In 2015, Nayax shipped 43,000 POS Terminals, ranking 36 in The Nilson Report's 2016 yearly survey.

In July 2018, Nayax was issued a Payment Institution license by the Board of the Bank of Lithuania. Nayax was also awarded the Mastercard European Issuer License in 2022.

At the time of its founding, Nayax focused on providing solutions to vending and other unattended businesses. However, it has expanded into new sectors such as EV charging stations with EV Meter, payment apps with its launch of Monyx Wallet in 2020, retail marketing with its acquisition of Weezmo in 2021, and financial solutions with its launching of Coinbridge in 2022.

Nayax completed the largest-ever Initial Public Offering (IPO) by a tech company on the Tel Aviv Stock Exchange (TASE) at 2021.

In 2022, it was dually listed in the Nasdaq Stock Exchange traded under NYAX.

== Awards ==
In 2015, Nayax shipped 43,000 POS Terminals, ranking 36 in The Nilson Report’s 2016 yearly survey.

In August 2016, Nayax’s product VPOS was awarded Best Payment System in the UK 2016 Vendies by Vending International.

In May 2017, Nayax received the Best Concept award at the Vending Star awards held at the u’vend and coffeena Exhibition in Cologne, Germany.

In June 2017, Nayax again won the Vendies by Vending International Award for Best Payment System of the Year in the UK for its VPOS device.
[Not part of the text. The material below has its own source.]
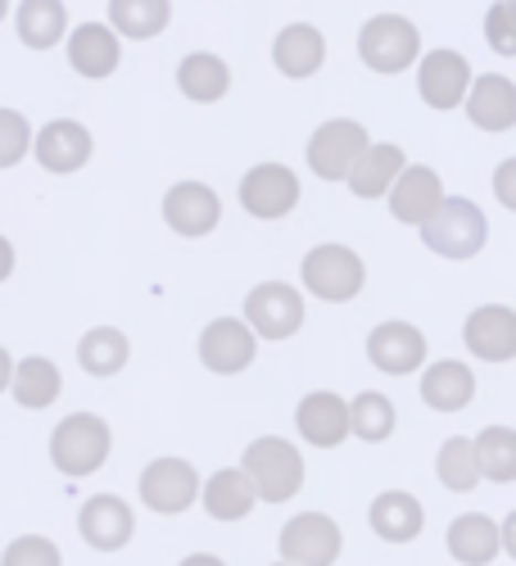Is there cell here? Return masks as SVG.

In November 2017, Nayax’s VPOS Touch won Best Payment System of the Year at EVEX 2017.

In October 2018, Nayax received the Vendies Award by Vending International for the Best Payment System of the Year in the UK, this time for its VPOS Touch device.
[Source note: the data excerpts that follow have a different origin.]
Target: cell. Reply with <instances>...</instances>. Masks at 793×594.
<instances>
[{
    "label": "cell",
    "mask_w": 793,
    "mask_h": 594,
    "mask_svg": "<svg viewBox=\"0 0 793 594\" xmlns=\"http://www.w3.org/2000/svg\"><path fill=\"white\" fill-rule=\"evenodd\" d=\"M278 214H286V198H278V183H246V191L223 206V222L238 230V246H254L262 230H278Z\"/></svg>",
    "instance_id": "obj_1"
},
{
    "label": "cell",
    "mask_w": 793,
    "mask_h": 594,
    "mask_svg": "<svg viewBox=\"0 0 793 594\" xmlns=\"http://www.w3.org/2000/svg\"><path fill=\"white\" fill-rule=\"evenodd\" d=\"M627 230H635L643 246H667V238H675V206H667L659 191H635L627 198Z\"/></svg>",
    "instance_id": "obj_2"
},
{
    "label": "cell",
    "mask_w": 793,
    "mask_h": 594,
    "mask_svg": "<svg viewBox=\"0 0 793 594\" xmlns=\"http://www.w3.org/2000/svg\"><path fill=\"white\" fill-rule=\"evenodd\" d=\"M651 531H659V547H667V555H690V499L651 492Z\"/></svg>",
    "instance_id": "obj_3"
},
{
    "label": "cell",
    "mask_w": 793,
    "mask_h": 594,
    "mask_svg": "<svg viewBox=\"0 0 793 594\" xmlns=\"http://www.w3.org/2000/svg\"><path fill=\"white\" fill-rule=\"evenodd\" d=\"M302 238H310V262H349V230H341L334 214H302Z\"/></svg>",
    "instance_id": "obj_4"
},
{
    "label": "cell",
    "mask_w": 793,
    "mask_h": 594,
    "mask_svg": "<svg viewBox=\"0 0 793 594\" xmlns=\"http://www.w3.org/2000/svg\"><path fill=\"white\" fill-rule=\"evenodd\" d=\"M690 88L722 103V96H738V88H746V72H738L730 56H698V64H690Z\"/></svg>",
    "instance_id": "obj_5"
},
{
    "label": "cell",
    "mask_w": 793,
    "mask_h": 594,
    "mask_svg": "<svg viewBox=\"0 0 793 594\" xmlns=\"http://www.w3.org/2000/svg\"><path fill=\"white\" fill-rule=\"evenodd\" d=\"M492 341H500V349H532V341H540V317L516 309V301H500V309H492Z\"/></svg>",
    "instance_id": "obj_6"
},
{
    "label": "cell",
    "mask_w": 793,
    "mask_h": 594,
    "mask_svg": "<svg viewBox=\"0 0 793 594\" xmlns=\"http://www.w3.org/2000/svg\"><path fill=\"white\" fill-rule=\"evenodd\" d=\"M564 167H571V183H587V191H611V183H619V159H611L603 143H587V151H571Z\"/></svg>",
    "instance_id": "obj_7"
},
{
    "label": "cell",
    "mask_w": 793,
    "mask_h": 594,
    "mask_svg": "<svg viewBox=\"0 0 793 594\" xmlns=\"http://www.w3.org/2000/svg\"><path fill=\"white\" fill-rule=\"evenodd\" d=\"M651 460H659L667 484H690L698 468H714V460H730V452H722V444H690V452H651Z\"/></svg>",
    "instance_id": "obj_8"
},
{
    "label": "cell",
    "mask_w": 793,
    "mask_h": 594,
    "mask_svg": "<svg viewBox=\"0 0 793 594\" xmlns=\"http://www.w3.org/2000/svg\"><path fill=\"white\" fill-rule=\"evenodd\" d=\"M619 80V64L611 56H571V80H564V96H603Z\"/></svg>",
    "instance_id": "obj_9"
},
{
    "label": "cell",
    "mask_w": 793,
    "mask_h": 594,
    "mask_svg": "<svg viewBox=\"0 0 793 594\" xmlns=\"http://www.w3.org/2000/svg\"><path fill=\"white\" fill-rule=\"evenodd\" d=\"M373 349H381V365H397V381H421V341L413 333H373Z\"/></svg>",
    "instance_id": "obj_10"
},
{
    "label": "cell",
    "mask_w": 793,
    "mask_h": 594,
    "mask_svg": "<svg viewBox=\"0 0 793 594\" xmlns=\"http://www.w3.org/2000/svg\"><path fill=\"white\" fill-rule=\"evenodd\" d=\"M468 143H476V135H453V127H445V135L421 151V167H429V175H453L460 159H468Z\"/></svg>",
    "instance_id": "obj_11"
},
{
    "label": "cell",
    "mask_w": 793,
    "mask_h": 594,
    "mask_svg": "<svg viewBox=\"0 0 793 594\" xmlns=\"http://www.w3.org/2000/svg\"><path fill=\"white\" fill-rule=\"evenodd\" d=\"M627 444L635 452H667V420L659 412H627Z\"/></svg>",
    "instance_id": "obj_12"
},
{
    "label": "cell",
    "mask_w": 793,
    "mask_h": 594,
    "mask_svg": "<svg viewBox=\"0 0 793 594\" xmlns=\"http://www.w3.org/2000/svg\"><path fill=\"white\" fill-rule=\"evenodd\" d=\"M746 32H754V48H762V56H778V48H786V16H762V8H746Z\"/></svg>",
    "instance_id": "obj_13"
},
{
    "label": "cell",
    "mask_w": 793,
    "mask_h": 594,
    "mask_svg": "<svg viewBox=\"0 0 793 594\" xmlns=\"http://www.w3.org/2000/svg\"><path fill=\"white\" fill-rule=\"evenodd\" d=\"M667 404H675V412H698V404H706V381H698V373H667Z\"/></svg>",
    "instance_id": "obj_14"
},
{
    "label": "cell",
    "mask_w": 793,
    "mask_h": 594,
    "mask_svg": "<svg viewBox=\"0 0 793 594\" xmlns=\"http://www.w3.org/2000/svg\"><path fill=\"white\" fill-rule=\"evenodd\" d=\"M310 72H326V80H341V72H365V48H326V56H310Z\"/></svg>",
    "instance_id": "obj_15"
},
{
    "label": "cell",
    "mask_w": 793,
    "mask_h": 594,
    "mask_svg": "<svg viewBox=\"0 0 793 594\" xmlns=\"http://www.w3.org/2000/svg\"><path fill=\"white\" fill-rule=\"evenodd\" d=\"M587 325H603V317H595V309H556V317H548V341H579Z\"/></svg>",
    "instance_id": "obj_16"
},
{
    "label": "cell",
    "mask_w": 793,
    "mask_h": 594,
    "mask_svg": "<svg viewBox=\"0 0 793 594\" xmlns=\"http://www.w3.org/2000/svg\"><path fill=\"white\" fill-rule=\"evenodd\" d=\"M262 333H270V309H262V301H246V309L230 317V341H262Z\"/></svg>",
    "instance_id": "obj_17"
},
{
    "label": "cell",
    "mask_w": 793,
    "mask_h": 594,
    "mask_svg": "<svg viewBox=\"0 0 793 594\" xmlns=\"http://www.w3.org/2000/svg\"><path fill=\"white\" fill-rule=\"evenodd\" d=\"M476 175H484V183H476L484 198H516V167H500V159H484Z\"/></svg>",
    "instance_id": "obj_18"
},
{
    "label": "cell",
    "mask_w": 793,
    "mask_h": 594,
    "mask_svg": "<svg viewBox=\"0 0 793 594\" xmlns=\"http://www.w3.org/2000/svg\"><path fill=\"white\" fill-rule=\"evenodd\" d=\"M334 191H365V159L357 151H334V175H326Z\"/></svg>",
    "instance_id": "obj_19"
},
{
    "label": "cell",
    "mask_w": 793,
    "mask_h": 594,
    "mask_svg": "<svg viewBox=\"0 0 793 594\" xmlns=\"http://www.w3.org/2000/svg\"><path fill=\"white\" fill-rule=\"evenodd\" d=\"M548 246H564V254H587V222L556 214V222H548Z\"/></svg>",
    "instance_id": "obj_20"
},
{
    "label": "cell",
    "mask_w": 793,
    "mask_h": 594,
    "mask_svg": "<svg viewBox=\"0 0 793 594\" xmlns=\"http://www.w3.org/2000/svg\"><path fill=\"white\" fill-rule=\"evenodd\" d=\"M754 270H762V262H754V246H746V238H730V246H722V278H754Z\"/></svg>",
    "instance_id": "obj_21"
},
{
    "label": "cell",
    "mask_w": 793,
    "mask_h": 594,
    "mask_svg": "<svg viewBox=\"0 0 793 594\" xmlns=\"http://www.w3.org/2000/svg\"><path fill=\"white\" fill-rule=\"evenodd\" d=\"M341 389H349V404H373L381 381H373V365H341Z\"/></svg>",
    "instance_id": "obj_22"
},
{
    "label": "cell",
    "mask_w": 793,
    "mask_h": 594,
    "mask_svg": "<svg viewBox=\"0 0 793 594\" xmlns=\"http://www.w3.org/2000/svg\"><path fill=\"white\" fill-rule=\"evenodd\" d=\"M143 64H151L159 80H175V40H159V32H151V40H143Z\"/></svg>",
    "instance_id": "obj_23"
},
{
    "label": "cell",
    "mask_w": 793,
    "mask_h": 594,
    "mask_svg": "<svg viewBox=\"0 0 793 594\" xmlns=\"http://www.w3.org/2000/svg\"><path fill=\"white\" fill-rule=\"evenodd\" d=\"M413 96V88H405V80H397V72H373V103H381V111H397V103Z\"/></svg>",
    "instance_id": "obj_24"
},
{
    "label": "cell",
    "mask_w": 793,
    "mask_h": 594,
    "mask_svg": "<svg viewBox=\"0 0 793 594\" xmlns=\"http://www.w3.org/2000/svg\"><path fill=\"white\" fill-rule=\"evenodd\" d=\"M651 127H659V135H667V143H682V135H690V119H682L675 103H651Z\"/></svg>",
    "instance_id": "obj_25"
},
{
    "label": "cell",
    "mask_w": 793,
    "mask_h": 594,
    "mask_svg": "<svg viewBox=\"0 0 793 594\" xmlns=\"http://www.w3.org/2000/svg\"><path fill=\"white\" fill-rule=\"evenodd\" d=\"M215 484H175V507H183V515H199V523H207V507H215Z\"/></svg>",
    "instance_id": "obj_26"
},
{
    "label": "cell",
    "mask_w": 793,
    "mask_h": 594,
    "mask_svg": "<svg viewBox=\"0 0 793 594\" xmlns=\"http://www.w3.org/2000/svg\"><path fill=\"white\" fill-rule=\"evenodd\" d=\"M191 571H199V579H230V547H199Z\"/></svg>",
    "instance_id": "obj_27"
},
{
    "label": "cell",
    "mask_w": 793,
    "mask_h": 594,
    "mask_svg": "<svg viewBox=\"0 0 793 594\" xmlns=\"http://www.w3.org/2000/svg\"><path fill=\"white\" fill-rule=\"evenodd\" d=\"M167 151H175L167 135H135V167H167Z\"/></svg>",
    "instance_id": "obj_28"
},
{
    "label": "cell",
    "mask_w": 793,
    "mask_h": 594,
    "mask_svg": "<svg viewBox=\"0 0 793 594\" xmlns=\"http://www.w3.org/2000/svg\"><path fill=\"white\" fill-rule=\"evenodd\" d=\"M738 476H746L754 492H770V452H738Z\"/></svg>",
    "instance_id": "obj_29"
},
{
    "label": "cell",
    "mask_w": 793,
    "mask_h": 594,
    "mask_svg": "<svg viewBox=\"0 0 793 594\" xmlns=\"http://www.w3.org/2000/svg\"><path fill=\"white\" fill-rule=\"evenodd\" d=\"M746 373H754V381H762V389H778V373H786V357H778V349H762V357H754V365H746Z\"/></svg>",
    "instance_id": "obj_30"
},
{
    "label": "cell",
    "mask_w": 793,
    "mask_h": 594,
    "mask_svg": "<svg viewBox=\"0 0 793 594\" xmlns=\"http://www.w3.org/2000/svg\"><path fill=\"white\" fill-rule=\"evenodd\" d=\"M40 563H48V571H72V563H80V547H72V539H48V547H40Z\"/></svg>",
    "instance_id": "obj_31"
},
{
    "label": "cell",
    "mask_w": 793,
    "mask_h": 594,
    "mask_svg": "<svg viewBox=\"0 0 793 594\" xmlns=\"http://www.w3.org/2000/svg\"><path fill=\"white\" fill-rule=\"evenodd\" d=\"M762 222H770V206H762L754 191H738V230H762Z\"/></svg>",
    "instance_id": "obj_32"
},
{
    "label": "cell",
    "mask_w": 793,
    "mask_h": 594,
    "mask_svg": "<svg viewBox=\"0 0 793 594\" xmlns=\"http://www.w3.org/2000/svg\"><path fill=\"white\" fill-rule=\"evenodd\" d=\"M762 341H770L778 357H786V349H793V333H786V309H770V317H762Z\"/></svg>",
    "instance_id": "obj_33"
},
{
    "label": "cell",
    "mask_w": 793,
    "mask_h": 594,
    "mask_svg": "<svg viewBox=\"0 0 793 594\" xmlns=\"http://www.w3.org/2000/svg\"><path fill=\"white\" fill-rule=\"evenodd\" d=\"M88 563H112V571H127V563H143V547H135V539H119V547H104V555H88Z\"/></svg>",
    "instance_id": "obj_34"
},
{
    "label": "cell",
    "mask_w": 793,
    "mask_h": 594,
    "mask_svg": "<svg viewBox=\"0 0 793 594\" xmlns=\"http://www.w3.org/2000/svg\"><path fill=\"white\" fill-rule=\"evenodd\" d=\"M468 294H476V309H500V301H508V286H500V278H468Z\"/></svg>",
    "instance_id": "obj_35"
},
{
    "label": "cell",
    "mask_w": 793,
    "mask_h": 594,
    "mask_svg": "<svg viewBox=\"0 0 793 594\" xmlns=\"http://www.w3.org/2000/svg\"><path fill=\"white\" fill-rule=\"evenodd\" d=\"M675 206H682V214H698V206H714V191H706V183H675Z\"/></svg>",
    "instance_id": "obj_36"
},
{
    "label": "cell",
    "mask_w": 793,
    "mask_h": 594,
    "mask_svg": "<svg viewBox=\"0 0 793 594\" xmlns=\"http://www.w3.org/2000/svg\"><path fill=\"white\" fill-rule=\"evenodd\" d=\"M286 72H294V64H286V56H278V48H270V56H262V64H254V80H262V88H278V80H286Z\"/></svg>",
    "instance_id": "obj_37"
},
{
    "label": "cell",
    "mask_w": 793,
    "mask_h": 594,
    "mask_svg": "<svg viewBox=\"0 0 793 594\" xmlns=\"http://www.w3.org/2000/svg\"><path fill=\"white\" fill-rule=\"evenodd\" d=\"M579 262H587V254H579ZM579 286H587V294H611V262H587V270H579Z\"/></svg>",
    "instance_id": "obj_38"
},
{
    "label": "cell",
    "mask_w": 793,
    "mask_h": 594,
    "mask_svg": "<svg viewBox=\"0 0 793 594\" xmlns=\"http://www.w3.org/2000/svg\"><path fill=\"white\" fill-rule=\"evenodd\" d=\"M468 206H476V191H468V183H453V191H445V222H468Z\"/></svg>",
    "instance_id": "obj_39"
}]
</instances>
In November 2018, Nayax won the Best Payment System of the Year Prize for the Onyx device at EVEX 2018.

In April 2021, Nayax won the Best Payment System of the Year Prize for the VPOS Touch device at the Vendies.

In 2022, Nayax won the Self-Service Innovation Award for Best COVID-19 Solution for Monyx Wallet.

== Acquisitions, Expansion, and IPO ==
In April 2014, Nayax purchased InOne Technologies LLC, based in Maryland, currently operating as the US subsidiary of Nayax Ltd., now known as Nayax LLC. In July 2016, Nayax acquired VendSys In August 2016, Nayax's product VPOS was awarded Best Payment System in the UK 2016 Vendies by Vending International. In December 2016, SafeCharge International Group Ltd. (LON:SCH) completed a minority investment in Nayax.

In July 2016, Nayax acquired Vendsys.

In December 2016, SafeCharge International Group Ltd. (LON:SCH) completed a minority investment in Nayax.

In early 2017, Nayax acquired VendCheck which became the company’s Australian subsidiary, Nayax Australia.

In 2020, Nayax purchased Modularity, a digital payments startup based in Tel Aviv.

In 2021, Nayax purchased Weezmo, an Israeli tech start up.

In 2021, Nayax went public on the Tel Aviv Stock Exchange (TASE) with the largest ever IPO in the history of the TASE high tech sector. The fintech company raised $210 million at a company valuation of $1 billion with 75% of the money raised from foreign investors. US investment bank Jefferies led the IPO together with local partners Oppenheiner and Leader Capital Markets.

In 2021, Nayax also partnered with Tigapo which provides solutions for amusement locations.

In 2022, Nayax purchased On Track Innovations (OTI).

In 2022, Nayax also went public on the Nasdaq Stock Market.

In 2022, Nayax was awarded a Mastercard European Issuer Licence.

In 2022, Nayax launched CoinBridge, a financial solution that converts virtual assets into currency.

In 2023, Nayax partnered with Düzey, part of Koç Holding.

In 2023, Nayax acquired Retail Pro International (“Retail Pro”), a global leader in retail Point of Sale (“POS”) software with Tier 1 global brand names across the world.

== Product Info ==
2017 – Nayax introduced a self-checkout kiosk, the PayMarket Kiosk, to its line of products.

2019 – Nayax launches VPOS Fusion.

2022 – Nayax launches Coinbridge.

2022 – Nayax launches Nayax Capital.